One interesting thing about debt is how some people are comfortable having loads of it. Even being billions of dollar in debt does not stop them from sleeping like a baby. It was J. Paul Getty who once said: “If you owe the bank $100 that’s your problem. If you owe the bank $100 million, that’s the bank’s problem.” Perhaps that is the right explanation for some people’s comfort with having loads of debt.
People can argue about the nature of Michael Milken’s legacy, but there is no question he had huge influence on finance and business.
1. “Financing is an art form. One of the challenges is how to correctly finance a company. In certain periods of time, more covenants need to be put into deals. You have to be sure the company has the right covenant — to allow it the freedom to grow, but also to insure the integrity of the credit. Sometimes a company should issue convertible bonds instead of straight bonds. Sometimes it should issue preferred stock. Each company and each financing is different, and the process can’t be imitative.”
2. “It grates me to call them “junk bonds” … they are a debt instrument that trades more on the underlying credit risk of the company or the industry than on movements in interest rates. They have legal characteristics of debt, but if things go bad you’re generally the first creditor to take on the rights of an equity owner.”
3. “Rating is not credit. Long-term ratings have not been a good predictor of credit quality among different sectors of the world economy. So you shouldn’t invest based on ratings.” “There are only half a dozen U.S. companies with a triple-A credit rating. Yet, in 2007, rating agencies gave almost 1,300 financial instruments triple-A ratings. They never legitimately deserved triple-A ratings, but that rating enabled the leverage that created the problem. People got comfortable with the rating rather than doing their own homework on credit quality.”
4. “Book value alone is not usually a good measure of the future.”
5. “Debt isn’t good. Debt isn’t bad. For some companies, close to zero debt is too much leverage. For other companies, nearly 100 percent much higher levels of debt can easily be absorbed.”
6. “The right time for a company to finance its growth is not when it needs capital, but rather when the market is most receptive to providing capital.”
7. “Credit is what counts, not leverage. If you’re leveraged eight or 10 to one in an asset class that declines by five to 10 percent, you don’t have staying power in a mark-to-market world.”
8. “Most people who’ve accumulated a great deal of wealth haven’t had that as their goal at all. Wealth is only a by-product, not the original motivation.”
9. “The past is always triple-A. We can all remember what the past was. But if we try to make the future triple-A, we have no future. The future is always single-B.”
10. “The best credit by far, history has shown, has been the private company. Sovereign countries have defaulted 30 times as often as private companies, both domestically and foreign. Individuals default five times as often as private companies.”

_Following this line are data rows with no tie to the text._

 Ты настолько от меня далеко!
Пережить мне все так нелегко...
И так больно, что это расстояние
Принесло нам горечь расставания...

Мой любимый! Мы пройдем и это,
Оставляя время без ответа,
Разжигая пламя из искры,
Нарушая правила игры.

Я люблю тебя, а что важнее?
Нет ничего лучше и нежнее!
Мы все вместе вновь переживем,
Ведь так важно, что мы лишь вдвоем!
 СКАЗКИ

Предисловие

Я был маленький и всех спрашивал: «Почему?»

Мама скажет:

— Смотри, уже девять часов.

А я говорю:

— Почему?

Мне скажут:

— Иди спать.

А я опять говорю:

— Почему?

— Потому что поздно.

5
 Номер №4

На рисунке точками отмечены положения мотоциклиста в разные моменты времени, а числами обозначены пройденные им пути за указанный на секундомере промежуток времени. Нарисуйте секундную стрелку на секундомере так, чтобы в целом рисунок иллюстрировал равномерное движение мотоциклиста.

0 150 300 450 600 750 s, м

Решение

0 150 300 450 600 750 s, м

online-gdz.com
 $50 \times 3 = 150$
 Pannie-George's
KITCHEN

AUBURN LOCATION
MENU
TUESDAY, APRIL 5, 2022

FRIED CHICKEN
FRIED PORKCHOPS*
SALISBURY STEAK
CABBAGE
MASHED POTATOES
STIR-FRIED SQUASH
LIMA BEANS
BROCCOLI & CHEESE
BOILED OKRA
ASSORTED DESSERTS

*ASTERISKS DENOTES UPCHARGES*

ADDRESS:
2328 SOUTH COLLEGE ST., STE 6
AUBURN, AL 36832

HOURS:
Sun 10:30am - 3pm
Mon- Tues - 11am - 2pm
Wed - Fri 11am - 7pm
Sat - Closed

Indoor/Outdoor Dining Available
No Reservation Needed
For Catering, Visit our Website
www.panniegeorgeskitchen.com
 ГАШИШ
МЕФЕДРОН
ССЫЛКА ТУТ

11. “The year 1974 taught me that leverage can decimate even the best company when its access to capital is cut off. It also taught me that most people have short memories. That’s why most financial people have five-year careers – one market cycle.” “Bankruptcy isn’t an end. It’s an opportunity to build a more suitable financial structure.’”
12. “You get full points for telling me things before they happen, not afterward.” (said to Myron Scholes at the 2008 Milken Conference). “Interest rates are never predictable. The idea of borrowing short and lending long is simply not a business.”